We could not stop laughing. Was it the laughter of fun or hysteria? We'll never know! But my right leg was in past the knee, then suddenly mid-thigh. Oh dear. Ange and Trace were yanking my arms to try and pull me out, the dogs were having a great time playing in the stinky mud, and all of us were absolutely cacking ourselves. After awhile of getting nowhere with the arm yanking, besides Trace saying in a rather deep voice that I hadn't ever heard before "SO MUCH PAIN. SO MUCH PAIN", I gave up any illusions I had of not being completely filthy and got on my left knee and hands, and asked the girls to give my pants a good hard yank.

We got there eventually, sweaty and muddy and in fits of strange laughter. Then we realised we were surrounded by this stuff and couldn't actually turn back or the same thing would happen again. Looking forward we were probably twenty metres or so from sand so we decided to go forward, and ran as lightly as we could across the muddy quicksand and found the sand was just as sinky. The only thing for it was to crawl out of the mangroves on  hands and knees, as we didn't sink as far that way.

There was a lady fishing on the pier who watched the whole thing and was clearly finding it very entertaining.

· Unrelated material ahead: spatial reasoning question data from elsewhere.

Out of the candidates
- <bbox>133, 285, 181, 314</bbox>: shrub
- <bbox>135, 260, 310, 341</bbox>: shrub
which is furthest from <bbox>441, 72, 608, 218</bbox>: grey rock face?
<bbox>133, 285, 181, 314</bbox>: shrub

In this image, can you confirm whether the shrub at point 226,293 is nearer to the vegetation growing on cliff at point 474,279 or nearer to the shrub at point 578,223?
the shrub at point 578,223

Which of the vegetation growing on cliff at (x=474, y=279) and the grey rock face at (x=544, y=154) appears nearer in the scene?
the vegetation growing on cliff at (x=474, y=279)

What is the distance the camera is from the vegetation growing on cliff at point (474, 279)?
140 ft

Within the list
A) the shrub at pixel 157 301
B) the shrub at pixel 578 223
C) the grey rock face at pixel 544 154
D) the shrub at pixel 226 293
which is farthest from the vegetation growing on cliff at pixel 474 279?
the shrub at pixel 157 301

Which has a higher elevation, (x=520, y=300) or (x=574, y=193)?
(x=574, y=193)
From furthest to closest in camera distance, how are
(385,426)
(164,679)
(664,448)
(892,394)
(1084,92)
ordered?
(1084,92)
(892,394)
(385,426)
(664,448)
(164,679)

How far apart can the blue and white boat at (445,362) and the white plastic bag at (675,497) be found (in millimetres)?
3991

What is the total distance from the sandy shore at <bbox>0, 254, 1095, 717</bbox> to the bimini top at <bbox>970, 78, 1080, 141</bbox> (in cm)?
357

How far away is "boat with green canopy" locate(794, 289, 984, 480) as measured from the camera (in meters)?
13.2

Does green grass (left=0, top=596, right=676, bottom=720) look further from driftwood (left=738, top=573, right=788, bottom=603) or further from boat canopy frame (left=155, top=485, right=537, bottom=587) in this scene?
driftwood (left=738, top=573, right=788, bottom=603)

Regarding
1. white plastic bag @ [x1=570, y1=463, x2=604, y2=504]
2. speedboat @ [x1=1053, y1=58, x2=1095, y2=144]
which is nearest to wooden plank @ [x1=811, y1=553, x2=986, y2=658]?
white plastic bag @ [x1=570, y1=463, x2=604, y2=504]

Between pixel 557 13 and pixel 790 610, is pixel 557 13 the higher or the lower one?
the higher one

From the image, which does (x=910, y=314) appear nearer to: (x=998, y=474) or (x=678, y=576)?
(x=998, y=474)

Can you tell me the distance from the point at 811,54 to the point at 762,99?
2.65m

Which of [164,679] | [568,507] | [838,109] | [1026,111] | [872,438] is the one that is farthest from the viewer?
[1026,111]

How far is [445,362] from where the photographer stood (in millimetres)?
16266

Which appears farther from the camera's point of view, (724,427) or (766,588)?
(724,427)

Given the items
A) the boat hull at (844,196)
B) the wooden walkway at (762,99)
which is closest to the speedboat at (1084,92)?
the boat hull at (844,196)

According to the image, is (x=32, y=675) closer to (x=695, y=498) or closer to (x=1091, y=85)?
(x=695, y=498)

I had my phone on me (grabbed at the last minute with whimsical notions of documenting our first walk after moving in) and had given it to Ange to stuff in her bra while they were yanking me out of the mud to try and save it from falling to its doom. She still had it, so we decided to try and swim across the inlet and call Shannon to come pick us up. I looked at the maps function (bless you iPhone) and it told me it would take two hours to walk back. We were all wet and cold by now so it was a bit of a recipe for disaster.

I went first and found the water to be pretty much what you'd expect in the middle of winter, but could walk across and only get wet up to my neck. No worries! When the water hit my lungs I had a bit of difficulty breathing but outwardly and loudly remained cheerful cos I thought Tracey was quietly freaking out a bit and didn't want her to worry about any possible hypothermia or death. My vocal communication consisted of "yep it's ok! Ok! A bit deeper! Deeper! But Ok! No worries! Ha! Pretty deep! Haha! Ok! Oh good, shallower, shallower, shallower, shallower, Yay!!!!".

Clem had swum out to hang out with me while I took this detour from our walk, but I knew Happy would be well, unhappy to have to swim so I shouted out to Trace that she'd have to put him on his lead. She met me halfway with the phone held over her head, and I turned back to my side of the shore and called Shannon. No answer.

Kept calling while the girls were coming over with the dogs and broke the news there was no answer when we were all safe on the much less sinky sand.

I tried Ange's mobile, Trace's mobile (both left back at the house where Shannon was) and our landline a few times. No answer. After a few minutes Shannon called back and came to find us (we sat on tarps in her car, bunch of stinky ladies). It took awhile as she got lost but we were home within an hour or so.


(Happy, Tracey, Clem and Ange after emerging from our swim. RIP Ange's boots and my runners).

Shannon and Ange took off and Trace and I had hot drinks with a good glug of Baileys in them, watched DVDs on the couch with a few million blankets and cracked up at regular intervals over the corker of a joke "remember when we got bogged in the mud?"

Yep. Good times.

We met a local a few days later who told us about some people who had to be rescued by police after a similar thing happened so we didn't feel like such giant dorks.

This is just a (long and rather wordy) snapshot of our first week in our little house on the inlet. Other fun things like chatting with the owners of the local store and hearing about how there used to be some "bad eggs who did wheelies on their bikes" but are "no longer a problem" have given us a feel for this quiet place.